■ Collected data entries
********************

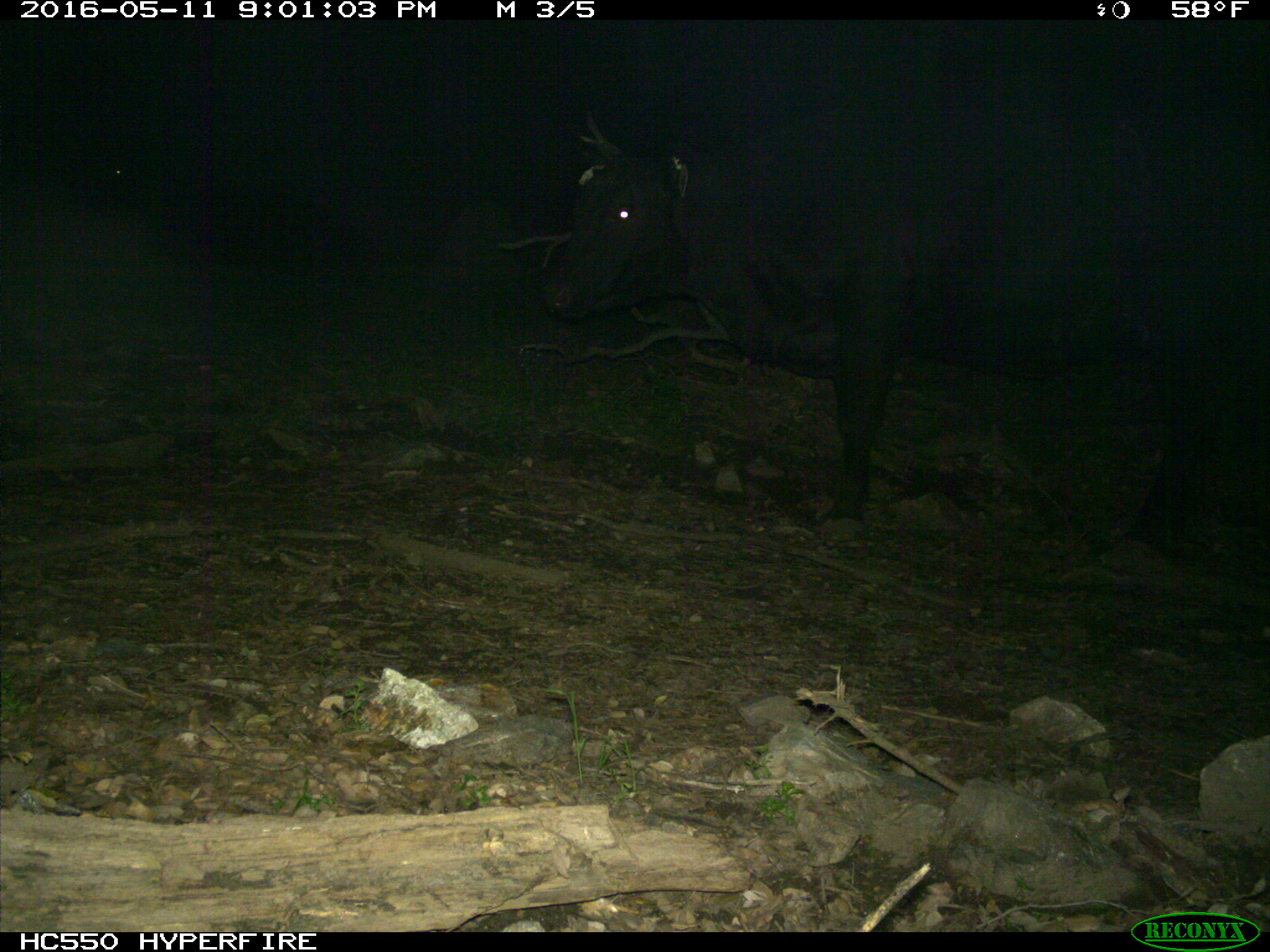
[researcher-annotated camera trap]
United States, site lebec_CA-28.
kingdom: Animalia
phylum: Chordata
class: Mammalia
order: Artiodactyla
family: Bovidae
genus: Bos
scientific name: Bos taurus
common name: domestic cow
Bos taurus (domestic cow).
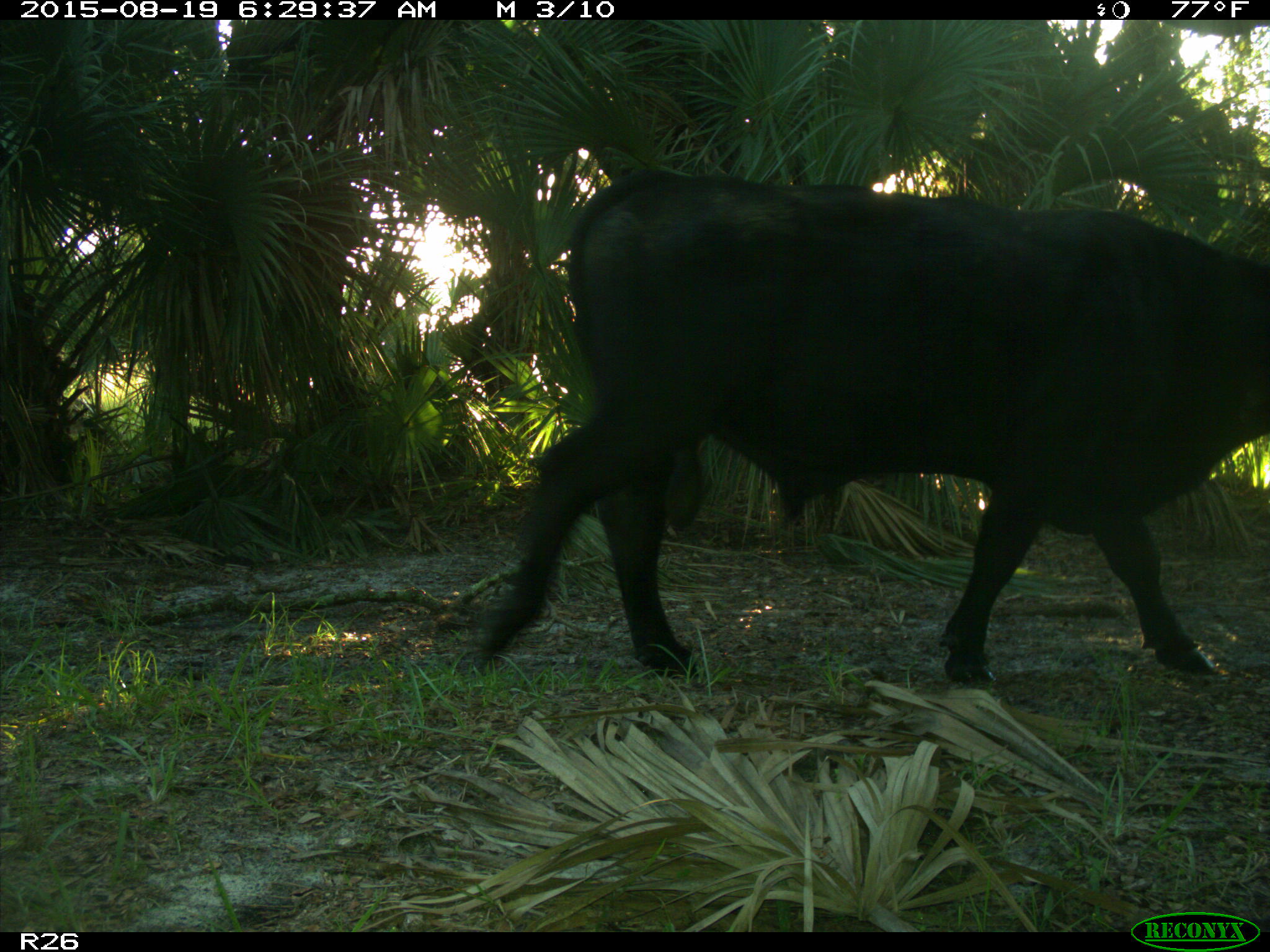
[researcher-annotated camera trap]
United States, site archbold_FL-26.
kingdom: Animalia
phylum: Chordata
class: Mammalia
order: Artiodactyla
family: Bovidae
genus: Bos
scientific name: Bos taurus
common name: domestic cow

********************

■ YOUR ASSIGNMENT
Working through the records, copy each line in which the word "site" appears.

■ THE COMPLETED TASK
United States, site lebec_CA-28.
United States, site archbold_FL-26.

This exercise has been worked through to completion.